━━━ Excerpted passage ━━━

This crispy bread is delicious and dead easy to make. You let the bread machine mix up a batch of dough, and store the dough for up to 14 days in the fridge in a sealed plastic container. Then, on the days when you want some bread, you cut off a small portion of the dough, let it rise, then bake it, so it’s only taken 5 minutes active time out of your day for hot French bakery quality bread fresh in your kitchen, for pennies. It makes small loaves, perfect for one or two people, though you can always bake several loaves at the same time.
And incredibly, it’s relatively non-fattening compared to many other breads. But first the recipe.
Bake at 230 C / 450 F. Makes 8 x 250 g / 1/2 pound loaves.
These directions work for bread machines of 900 g (2-pound) loaf capacity and up. You could also do this in a large stand mixer.
- 750 ml (3 cups / 1 1/4 imperial pints) barely warm tap water
- 1 1/2 tablespoons yeast (2 packets)
- 2 teaspoons salt
- 900 g (6 1/2 cups / 2 pounds) bread flour
Making the dough in a bread machine
- Put the water, salt, yeast into the metal bread machine pan. Stir to mix with a plastic or wooden spoon or spatula.

━━━

Exercise description: Write out the part of the bread recipe above word for word, starting at "And incredibly, it’s" and ending at "yeast (2 packets)".

━━━ Record excerpts ━━━

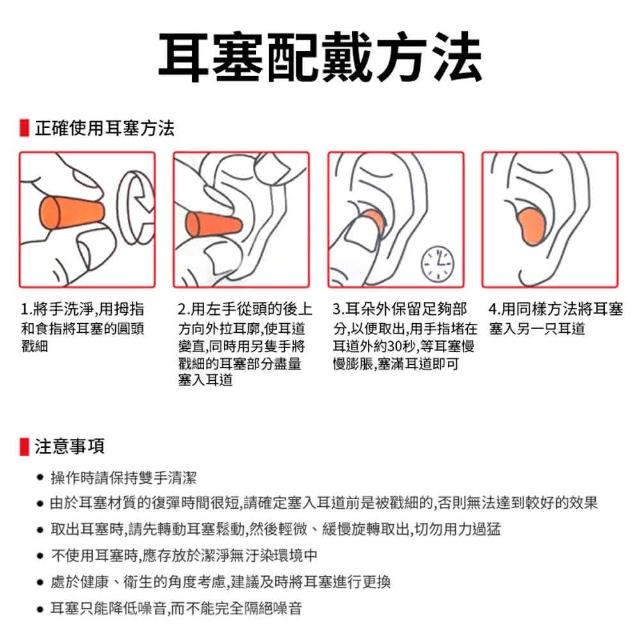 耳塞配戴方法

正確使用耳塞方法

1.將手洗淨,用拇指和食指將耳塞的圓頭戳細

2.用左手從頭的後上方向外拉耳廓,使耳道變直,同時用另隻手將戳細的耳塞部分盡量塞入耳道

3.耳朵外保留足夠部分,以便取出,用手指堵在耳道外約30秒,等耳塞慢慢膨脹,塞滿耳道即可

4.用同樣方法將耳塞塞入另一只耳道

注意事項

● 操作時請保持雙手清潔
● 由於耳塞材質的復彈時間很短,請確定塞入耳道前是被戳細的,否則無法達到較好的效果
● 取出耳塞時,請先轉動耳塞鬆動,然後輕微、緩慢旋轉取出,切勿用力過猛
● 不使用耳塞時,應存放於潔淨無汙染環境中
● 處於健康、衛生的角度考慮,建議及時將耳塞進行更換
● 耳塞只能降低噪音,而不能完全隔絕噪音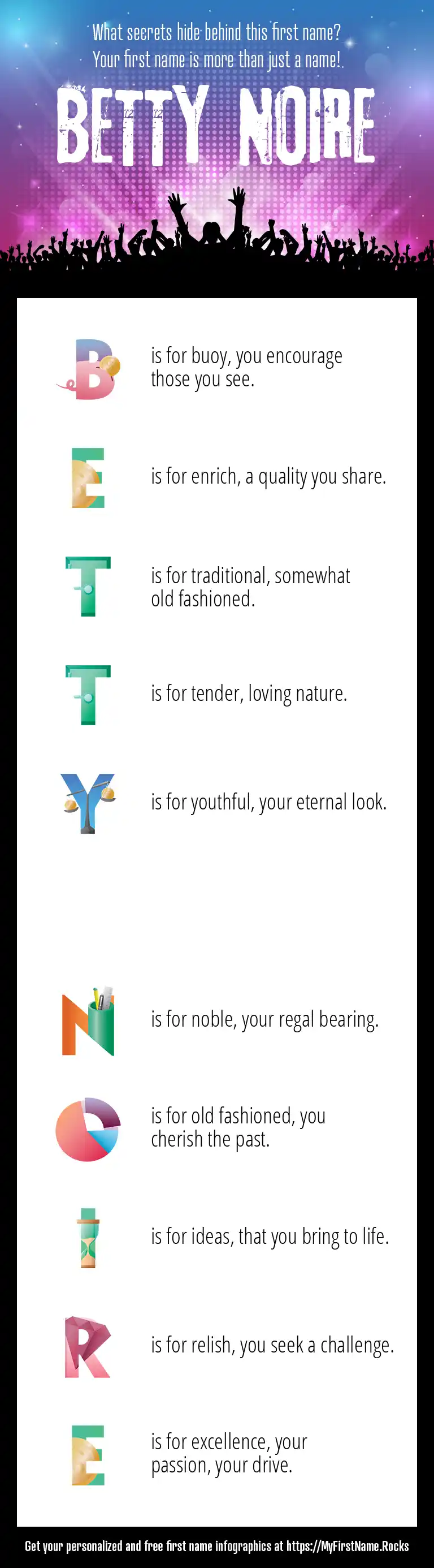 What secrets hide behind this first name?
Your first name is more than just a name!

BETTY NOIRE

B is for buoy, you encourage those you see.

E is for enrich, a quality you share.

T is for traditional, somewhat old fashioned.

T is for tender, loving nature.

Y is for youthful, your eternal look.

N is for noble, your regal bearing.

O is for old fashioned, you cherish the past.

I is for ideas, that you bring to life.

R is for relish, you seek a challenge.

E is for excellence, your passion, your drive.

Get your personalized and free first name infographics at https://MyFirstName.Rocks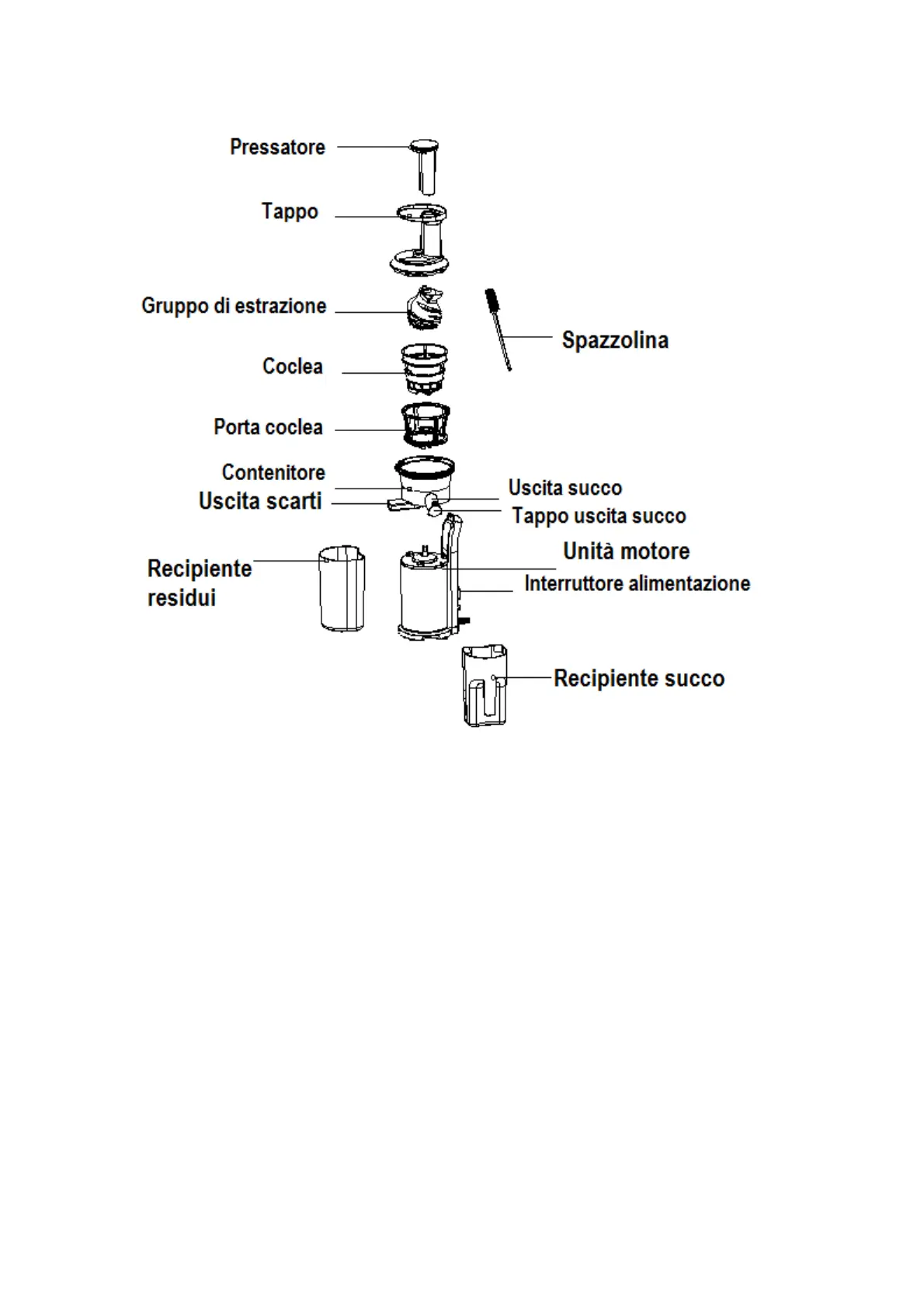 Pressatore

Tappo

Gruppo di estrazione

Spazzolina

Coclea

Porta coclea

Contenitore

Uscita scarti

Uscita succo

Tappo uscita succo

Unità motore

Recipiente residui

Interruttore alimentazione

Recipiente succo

━━━

Exercise result:
And incredibly, it’s relatively non-fattening compared to many other breads. But first the recipe.
Bake at 230 C / 450 F. Makes 8 x 250 g / 1/2 pound loaves.
These directions work for bread machines of 900 g (2-pound) loaf capacity and up. You could also do this in a large stand mixer.
- 750 ml (3 cups / 1 1/4 imperial pints) barely warm tap water
- 1 1/2 tablespoons yeast (2 packets)